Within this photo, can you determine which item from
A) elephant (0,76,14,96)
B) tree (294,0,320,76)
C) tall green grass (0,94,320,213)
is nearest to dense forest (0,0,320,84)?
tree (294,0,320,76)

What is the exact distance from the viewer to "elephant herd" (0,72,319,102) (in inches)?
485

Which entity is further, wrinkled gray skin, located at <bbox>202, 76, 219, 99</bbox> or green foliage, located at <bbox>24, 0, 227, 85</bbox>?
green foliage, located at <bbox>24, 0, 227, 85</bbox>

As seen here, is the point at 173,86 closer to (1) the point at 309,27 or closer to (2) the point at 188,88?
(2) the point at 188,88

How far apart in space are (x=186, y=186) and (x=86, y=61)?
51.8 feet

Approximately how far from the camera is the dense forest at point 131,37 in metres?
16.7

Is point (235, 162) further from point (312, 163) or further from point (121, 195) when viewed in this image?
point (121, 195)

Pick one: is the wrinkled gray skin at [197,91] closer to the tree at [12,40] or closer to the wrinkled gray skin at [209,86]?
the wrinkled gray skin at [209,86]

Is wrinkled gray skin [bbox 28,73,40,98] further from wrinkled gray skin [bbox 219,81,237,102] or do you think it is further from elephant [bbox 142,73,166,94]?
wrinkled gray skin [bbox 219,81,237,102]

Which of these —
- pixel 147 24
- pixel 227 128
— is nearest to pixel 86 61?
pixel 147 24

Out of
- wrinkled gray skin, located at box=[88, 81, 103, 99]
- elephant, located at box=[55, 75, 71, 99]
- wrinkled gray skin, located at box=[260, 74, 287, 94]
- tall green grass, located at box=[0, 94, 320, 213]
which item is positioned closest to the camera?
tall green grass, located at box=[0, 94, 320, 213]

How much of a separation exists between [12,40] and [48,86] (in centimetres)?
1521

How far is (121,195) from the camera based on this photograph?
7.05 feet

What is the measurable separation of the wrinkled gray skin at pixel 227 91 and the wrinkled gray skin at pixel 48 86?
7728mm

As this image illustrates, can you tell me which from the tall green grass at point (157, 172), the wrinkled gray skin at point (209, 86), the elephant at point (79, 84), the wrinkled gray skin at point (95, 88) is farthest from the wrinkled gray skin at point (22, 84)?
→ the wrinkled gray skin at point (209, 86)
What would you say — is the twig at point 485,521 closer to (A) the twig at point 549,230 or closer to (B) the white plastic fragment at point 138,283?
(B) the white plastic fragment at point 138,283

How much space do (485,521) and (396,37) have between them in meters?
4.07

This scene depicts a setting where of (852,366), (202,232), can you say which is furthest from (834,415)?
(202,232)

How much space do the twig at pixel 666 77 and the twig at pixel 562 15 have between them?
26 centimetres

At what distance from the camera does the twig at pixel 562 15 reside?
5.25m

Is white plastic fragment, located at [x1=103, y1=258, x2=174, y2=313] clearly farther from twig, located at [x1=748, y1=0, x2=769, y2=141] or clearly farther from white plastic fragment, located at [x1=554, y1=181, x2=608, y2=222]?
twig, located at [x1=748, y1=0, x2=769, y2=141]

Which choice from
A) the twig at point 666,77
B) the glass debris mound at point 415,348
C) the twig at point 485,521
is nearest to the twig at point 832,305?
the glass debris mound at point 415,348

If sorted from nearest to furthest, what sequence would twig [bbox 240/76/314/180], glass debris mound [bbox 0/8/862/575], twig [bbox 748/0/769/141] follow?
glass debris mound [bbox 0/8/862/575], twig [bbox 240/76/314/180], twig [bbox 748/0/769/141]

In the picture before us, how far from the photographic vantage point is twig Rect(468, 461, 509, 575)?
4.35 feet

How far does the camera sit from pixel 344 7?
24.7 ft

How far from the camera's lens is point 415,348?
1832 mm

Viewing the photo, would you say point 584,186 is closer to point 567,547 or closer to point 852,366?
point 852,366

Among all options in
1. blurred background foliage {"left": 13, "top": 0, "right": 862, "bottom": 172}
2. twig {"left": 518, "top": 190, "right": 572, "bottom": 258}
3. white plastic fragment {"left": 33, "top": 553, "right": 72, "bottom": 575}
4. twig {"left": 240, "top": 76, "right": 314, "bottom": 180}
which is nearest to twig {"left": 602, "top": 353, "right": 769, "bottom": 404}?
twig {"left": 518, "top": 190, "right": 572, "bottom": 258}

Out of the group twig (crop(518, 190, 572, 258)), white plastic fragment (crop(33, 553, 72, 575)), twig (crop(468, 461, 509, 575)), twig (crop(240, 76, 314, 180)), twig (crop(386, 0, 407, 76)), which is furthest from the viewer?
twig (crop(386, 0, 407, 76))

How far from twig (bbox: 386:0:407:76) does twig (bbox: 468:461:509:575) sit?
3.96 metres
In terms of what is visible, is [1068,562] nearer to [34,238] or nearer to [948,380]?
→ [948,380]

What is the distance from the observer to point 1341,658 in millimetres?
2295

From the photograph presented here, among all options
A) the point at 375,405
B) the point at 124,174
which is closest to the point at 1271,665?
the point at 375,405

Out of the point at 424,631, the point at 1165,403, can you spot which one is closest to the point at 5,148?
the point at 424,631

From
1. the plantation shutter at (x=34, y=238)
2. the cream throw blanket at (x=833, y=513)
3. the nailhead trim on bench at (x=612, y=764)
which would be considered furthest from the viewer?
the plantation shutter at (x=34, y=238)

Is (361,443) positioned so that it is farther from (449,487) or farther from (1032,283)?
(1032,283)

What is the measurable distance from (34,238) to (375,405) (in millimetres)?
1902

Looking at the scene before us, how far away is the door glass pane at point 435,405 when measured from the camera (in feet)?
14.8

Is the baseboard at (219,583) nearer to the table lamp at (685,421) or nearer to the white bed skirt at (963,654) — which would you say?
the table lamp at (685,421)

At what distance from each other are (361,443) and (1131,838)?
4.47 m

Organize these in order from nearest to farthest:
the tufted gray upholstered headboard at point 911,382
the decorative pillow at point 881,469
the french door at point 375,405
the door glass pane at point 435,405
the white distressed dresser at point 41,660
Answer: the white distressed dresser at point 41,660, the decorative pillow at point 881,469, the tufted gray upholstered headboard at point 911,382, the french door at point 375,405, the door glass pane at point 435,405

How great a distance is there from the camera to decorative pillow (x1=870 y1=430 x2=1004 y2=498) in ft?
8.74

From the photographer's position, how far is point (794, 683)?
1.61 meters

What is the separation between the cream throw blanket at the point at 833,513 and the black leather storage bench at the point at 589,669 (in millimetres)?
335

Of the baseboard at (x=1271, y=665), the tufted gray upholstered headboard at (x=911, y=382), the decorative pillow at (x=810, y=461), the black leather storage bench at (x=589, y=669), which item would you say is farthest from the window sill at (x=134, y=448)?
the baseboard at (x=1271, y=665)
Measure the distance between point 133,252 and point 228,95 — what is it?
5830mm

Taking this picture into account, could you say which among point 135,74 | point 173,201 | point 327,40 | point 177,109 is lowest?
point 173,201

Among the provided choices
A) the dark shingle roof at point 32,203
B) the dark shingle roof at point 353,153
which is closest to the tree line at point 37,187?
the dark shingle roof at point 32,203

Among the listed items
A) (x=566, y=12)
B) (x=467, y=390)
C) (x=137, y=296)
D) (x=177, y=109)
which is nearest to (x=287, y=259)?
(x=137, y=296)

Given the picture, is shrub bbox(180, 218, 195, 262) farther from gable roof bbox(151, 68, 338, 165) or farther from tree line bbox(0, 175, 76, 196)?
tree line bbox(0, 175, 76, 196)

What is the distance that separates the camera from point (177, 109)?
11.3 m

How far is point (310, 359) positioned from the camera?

▬▬▬▬▬▬

## TASK GOAL
Reproduce verbatim the lines from the one containing "What would you" to the one containing "26 centimetres", including both of those lines.

## WRITTEN RESPONSE
What would you say — is the twig at point 485,521 closer to (A) the twig at point 549,230 or closer to (B) the white plastic fragment at point 138,283?
(B) the white plastic fragment at point 138,283

How much space do (485,521) and (396,37) have between them in meters?
4.07

This scene depicts a setting where of (852,366), (202,232), can you say which is furthest from (834,415)?
(202,232)

How much space do the twig at pixel 666 77 and the twig at pixel 562 15 have between them?
26 centimetres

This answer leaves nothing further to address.